Shorten dithers as union puts jobs ahead of finches
Bill Shorten and Queensland Premier Annastacia Palaszczuk are perched like finches on a fence in relation to the proposed Adani coalmine in Queensland’s Galilee Basin. On one hand, the Opposition Leader, who won the Labor leadership over Anthony Albanese in 2013 with CFMEU support, faces an internal rebellion, with the militant union threatening to campaign against politicians who refuse to back the mine and the coal industry. On the other hand, Mr Shorten is desperate to keep faith with Labor MPs in greenbelt inner-city seats, mainly in Sydney and Melbourne, where Labor has done well in keeping the Greens at bay. Among that constituency, the mine is anathema. After keeping his head down as much as possible, Mr Shorten needs to take a stand. So does Ms Palaszczuk, who bestowed Voldemort-like status on the project at the Queensland Press Club yesterday, refusing to even say the name “Adani’’, let alone state whether she supports the mine. Not so Treasurer Jackie Trad, whose inner-urban electorate, where green causes are an article of faith, adjoins Brisbane’s CBD. Ms Trad has attacked Adani’s resorting to more aggressive legal tactics, which is ironic given the years in which the company has battled green-led lawfare. The row deepened yesterday when Shorten’s mentor, Bill Ludwig, backed the CFMEU and blamed “a few lefties’’ in the Palaszczuk government for politicising the mine.
Within Labor, the growing rift over Adani — and by implication five other mines mooted for the Galilee Basin which would follow it — goes to the raison d’etre of a party founded by shearers in the regional Queensland town of Barcaldine in 1891. Nothing less than the jobs and livelihoods of regional workers — part of Labor’s traditional base — are at stake. In an economically depressed region beset by high unemployment, the six proposed Galilee Basin coalmines would collectively provide about 24,000 jobs — including 13,000 in the construction phase and more than 11,000 ongoing positions — and produce up to 165 million tonnes a year. Geologists regard the basin as an untapped coal province that could produce more than 27 billion tonnes of coal over decades.
While Mr Shorten has been sceptical about the mine, he acknowledged last year that “the actual decision about Adani is not going to affect Australian emissions. The (Intergovernmental Panel on Climate Change) has made it clear that the way you take global action isn’t through particular projects.’’ Given that reasoning, it would be logical for the alternative prime minister to make his decision not on the basis of internal politics but in terms of the national interest. Job creation in the regions, export income, the indebtedness of the state of Queensland, which needs royalties, Australia’s reputation as a reliable place to invest, and an increasingly important trading relationship with India are of paramount importance. As Mr Ludwig said, “thousands and thousands of Indians’’ are “still with bloody oil lamps’’ and want coal.

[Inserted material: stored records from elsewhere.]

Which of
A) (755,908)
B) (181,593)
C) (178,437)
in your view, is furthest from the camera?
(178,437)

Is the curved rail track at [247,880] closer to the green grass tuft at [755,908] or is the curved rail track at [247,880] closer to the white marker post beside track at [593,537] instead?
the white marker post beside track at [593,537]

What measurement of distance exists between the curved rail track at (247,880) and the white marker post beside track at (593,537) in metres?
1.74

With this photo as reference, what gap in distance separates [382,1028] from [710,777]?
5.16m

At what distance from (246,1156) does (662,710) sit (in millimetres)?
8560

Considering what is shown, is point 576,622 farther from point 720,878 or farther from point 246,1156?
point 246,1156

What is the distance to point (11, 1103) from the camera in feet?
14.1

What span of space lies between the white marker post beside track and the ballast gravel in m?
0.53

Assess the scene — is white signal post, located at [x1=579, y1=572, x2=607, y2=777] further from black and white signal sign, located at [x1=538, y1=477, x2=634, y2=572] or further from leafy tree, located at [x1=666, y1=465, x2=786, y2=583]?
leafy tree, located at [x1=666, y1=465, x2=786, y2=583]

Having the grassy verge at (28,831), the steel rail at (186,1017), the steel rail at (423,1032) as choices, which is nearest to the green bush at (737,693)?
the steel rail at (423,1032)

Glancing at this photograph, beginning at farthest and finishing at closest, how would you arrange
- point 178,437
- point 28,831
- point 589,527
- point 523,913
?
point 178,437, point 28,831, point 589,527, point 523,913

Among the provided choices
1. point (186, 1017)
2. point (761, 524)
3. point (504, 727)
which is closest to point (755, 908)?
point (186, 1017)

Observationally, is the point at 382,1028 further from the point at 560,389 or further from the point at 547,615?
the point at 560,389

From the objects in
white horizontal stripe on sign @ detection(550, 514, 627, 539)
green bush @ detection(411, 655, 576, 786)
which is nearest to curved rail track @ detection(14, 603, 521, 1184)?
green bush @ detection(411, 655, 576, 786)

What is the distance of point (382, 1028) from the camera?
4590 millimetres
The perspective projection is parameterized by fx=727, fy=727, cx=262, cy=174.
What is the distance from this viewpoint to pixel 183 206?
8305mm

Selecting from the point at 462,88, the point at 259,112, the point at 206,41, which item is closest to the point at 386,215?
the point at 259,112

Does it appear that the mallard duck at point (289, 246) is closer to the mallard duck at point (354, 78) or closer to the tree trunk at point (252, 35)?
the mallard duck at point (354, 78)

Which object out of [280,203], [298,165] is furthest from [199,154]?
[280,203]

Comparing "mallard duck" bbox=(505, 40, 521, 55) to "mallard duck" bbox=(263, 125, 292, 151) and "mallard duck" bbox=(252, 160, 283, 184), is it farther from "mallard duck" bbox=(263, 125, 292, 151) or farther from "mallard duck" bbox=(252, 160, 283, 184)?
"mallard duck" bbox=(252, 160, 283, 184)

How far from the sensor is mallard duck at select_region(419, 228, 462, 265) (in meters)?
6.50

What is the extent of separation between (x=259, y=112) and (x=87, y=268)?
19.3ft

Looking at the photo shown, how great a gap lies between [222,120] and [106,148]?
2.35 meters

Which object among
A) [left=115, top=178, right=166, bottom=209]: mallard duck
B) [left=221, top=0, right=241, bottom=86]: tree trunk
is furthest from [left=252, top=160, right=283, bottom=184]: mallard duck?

This week’s fracturing of British Labour under rabid leftist Jeremy Corbyn shows the consequences of party leaders forcing long-serving members into extremist policies far removed from their values. However hostile inner-city Labor supporters feel about coal, workers across Australia’s regions are more pragmatic, out of necessity. In opposition Labor has tried to paper over its internal divisions. But the row over the black-throated finch and the CFMEU’s stance have blown them open. In government, such acute internal conflicts would be contrary to Australia’s interests.